[Extracted records]
++++++++++

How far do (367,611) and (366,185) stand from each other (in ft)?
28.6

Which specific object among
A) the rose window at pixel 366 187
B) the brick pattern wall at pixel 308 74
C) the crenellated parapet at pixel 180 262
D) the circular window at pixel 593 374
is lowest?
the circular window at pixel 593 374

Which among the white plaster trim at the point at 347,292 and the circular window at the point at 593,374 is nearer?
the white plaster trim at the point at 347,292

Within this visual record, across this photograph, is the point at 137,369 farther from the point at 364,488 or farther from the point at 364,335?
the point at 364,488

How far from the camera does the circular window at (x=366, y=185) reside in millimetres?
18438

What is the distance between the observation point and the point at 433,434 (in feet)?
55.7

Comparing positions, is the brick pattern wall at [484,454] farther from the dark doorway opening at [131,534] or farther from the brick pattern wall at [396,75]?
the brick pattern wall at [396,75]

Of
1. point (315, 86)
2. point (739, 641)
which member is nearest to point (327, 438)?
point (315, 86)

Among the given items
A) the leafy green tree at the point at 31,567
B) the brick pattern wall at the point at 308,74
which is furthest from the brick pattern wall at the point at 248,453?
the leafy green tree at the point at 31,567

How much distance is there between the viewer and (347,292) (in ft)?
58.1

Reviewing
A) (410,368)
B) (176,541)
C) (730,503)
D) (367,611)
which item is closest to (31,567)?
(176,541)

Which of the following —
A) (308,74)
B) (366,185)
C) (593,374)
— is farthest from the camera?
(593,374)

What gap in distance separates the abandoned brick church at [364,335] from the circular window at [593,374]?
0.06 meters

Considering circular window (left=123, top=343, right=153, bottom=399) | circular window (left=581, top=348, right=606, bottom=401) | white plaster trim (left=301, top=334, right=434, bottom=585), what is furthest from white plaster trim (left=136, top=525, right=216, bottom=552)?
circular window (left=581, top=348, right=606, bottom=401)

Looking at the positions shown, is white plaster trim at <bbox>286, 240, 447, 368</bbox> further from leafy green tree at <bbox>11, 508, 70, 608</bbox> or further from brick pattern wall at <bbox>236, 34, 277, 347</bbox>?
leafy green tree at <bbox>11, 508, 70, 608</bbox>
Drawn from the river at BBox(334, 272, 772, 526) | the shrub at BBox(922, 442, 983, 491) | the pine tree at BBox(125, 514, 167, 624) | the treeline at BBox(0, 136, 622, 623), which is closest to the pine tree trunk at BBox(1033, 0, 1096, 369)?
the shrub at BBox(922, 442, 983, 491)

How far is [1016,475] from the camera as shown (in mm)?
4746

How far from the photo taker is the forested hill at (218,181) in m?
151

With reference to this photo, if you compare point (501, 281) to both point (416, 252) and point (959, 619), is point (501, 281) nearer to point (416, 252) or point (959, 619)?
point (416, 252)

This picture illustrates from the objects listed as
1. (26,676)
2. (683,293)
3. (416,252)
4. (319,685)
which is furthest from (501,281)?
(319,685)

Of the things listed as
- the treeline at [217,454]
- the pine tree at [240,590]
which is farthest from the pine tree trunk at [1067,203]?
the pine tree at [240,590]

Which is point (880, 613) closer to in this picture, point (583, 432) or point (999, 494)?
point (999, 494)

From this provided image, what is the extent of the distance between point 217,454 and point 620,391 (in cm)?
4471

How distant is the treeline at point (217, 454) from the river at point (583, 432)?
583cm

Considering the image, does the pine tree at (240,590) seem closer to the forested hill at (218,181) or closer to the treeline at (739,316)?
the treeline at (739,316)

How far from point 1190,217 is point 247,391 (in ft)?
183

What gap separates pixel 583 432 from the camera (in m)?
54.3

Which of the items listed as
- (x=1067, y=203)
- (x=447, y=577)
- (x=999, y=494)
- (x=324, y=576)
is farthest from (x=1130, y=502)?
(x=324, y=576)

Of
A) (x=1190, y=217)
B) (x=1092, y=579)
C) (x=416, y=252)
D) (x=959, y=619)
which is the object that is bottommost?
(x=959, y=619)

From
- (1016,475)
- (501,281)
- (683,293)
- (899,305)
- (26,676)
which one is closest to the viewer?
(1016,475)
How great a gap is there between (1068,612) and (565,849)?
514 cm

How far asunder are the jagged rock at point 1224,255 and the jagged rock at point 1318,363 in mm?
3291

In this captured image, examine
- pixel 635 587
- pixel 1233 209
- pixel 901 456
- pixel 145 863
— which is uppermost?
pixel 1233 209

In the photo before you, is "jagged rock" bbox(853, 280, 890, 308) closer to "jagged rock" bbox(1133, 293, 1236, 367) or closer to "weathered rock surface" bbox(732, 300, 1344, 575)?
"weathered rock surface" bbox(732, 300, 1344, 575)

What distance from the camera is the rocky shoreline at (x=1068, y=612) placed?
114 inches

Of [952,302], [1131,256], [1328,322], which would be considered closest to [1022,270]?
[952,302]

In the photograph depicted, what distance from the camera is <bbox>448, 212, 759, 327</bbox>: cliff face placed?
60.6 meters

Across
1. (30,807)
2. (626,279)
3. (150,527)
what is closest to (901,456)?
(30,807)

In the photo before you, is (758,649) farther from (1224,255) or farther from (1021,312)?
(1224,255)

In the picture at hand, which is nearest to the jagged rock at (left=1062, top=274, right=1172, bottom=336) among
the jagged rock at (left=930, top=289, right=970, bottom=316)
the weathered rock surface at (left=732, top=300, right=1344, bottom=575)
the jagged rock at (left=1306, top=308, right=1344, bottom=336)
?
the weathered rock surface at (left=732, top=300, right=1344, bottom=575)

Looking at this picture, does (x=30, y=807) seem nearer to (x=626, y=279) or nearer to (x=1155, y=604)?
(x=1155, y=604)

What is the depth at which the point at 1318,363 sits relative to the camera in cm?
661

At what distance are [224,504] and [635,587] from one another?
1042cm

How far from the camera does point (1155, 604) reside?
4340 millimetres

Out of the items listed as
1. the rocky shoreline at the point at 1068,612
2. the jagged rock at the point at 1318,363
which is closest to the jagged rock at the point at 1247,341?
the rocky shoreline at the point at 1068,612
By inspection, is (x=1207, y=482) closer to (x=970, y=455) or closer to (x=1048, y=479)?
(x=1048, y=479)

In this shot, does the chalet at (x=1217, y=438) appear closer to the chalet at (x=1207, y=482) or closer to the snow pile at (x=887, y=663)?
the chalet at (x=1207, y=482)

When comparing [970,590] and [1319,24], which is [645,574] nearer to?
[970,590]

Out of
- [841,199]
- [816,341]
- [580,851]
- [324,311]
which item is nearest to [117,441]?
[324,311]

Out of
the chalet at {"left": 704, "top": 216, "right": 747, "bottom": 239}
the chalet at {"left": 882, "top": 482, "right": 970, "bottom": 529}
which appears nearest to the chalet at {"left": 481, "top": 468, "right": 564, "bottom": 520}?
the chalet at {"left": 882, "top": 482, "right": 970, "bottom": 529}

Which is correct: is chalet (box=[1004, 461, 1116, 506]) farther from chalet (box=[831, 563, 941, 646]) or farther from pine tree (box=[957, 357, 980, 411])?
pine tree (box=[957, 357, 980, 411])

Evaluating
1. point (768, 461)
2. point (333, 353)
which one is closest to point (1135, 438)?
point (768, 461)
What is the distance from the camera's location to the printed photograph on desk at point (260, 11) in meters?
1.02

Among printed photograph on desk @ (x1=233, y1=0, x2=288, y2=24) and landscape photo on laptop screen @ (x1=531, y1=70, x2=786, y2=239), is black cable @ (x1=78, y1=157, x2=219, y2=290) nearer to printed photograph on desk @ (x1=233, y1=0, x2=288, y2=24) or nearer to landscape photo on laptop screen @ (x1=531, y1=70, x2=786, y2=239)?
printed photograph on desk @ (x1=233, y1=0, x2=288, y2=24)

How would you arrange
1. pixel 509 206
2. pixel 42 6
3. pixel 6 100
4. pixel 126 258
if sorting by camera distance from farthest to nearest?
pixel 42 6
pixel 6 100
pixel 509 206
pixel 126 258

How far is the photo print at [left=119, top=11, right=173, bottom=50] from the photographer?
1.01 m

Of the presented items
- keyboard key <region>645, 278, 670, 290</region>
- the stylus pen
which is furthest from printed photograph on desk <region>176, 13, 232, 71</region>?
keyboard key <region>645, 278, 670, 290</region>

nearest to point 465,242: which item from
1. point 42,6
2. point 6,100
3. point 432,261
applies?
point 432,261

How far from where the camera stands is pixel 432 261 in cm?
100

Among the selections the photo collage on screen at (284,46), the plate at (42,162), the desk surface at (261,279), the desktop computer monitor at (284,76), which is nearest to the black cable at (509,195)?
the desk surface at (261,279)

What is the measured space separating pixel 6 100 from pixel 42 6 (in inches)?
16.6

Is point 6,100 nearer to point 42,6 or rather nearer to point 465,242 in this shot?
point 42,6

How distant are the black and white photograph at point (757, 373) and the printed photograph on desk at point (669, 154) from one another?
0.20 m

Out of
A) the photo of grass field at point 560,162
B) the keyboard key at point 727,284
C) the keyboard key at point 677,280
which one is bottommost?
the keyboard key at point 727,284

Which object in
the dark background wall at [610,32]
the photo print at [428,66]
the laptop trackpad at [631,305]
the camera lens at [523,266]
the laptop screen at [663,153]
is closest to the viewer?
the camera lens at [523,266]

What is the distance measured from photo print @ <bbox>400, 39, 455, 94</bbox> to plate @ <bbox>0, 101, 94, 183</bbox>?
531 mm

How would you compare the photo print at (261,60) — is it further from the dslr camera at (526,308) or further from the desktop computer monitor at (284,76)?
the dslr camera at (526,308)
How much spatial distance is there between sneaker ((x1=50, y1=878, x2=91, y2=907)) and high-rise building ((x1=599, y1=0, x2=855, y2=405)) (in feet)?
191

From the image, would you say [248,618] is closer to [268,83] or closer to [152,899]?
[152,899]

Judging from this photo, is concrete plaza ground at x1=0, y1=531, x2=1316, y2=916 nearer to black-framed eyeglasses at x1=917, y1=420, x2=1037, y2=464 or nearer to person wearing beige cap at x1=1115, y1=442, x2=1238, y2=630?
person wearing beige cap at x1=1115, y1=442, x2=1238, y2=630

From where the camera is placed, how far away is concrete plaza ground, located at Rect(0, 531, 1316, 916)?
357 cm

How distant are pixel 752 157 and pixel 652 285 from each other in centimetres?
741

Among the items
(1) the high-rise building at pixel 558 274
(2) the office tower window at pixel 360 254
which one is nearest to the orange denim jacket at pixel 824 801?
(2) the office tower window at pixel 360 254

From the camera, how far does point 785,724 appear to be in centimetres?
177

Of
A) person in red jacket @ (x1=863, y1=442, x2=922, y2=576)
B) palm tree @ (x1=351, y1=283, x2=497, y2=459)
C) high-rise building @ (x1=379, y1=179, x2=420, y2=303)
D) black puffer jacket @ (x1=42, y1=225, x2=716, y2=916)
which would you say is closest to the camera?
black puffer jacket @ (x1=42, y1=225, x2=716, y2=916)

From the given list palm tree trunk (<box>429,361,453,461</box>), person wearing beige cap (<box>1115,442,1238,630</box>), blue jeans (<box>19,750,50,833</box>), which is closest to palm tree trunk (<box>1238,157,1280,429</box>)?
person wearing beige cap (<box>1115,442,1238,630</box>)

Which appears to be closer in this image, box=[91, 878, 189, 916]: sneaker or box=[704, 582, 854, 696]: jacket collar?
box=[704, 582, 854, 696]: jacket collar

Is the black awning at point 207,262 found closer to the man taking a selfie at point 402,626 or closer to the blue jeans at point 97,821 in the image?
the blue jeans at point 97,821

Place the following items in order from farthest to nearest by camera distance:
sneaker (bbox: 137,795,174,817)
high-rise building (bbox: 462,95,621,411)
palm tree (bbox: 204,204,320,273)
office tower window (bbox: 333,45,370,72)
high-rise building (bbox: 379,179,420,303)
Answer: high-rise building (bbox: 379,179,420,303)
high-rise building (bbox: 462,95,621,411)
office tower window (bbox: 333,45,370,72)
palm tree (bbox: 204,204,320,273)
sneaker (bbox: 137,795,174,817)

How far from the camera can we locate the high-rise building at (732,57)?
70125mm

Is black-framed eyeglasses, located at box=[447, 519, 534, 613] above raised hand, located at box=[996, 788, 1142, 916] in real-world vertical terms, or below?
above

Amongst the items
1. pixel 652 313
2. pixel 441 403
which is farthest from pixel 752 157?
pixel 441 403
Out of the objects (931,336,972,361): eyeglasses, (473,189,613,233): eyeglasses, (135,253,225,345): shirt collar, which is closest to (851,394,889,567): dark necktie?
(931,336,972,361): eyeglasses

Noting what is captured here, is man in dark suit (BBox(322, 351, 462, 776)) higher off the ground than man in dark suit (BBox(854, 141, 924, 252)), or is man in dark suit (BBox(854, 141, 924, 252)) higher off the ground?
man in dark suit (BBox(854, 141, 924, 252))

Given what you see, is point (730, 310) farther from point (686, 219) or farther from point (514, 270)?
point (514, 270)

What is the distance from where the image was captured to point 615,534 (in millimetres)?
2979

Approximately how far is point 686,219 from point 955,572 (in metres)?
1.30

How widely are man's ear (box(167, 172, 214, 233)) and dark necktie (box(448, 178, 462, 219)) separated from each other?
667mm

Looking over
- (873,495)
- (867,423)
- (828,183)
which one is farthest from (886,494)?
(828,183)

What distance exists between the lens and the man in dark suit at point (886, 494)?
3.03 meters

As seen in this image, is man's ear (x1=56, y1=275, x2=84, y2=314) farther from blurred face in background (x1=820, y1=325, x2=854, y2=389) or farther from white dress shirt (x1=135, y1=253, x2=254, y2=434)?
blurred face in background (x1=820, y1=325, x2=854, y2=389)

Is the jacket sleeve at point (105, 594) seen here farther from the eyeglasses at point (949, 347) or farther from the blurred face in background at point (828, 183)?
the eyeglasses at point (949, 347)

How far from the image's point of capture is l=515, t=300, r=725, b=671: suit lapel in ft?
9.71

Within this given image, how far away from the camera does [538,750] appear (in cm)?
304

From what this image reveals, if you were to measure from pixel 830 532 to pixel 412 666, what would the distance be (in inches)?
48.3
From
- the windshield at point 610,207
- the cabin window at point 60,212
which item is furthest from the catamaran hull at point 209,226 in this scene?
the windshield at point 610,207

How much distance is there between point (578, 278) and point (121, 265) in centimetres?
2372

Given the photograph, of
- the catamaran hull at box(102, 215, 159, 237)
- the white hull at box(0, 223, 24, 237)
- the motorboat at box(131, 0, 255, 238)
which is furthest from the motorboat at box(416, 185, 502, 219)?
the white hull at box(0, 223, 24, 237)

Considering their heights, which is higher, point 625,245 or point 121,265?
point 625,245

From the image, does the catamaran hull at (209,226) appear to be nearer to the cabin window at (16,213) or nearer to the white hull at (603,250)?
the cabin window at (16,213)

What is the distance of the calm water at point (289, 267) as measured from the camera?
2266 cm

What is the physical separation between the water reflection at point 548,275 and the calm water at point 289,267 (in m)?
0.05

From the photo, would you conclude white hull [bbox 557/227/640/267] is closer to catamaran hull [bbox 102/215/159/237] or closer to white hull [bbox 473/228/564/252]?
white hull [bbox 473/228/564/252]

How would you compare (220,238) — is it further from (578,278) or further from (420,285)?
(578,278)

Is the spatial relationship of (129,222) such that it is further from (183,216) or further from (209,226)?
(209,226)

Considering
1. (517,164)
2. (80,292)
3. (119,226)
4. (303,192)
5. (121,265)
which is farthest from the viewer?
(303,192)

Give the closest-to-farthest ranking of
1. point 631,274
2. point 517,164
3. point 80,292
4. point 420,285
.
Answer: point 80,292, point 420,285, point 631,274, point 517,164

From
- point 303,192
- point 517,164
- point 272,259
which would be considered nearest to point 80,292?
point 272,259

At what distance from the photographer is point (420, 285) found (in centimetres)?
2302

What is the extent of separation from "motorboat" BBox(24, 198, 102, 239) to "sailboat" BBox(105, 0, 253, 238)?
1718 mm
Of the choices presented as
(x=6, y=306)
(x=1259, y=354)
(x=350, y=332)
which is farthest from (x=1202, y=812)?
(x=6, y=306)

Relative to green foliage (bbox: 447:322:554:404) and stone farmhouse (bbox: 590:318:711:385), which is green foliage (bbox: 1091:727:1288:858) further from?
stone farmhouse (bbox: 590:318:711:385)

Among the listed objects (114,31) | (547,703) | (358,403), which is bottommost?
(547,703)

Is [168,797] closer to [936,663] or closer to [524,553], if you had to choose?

++++++++++

**PROBLEM DESCRIPTION:**
Lay out the lines starting at the one containing "Among the listed" and ending at the last line above as a JSON list of strings, one string per line, with blank lines omitted.

**EXERCISE RESPONSE:**
[
  "Among the listed objects (114,31) | (547,703) | (358,403), which is bottommost?",
  "(547,703)",
  "Is [168,797] closer to [936,663] or closer to [524,553], if you had to choose?"
]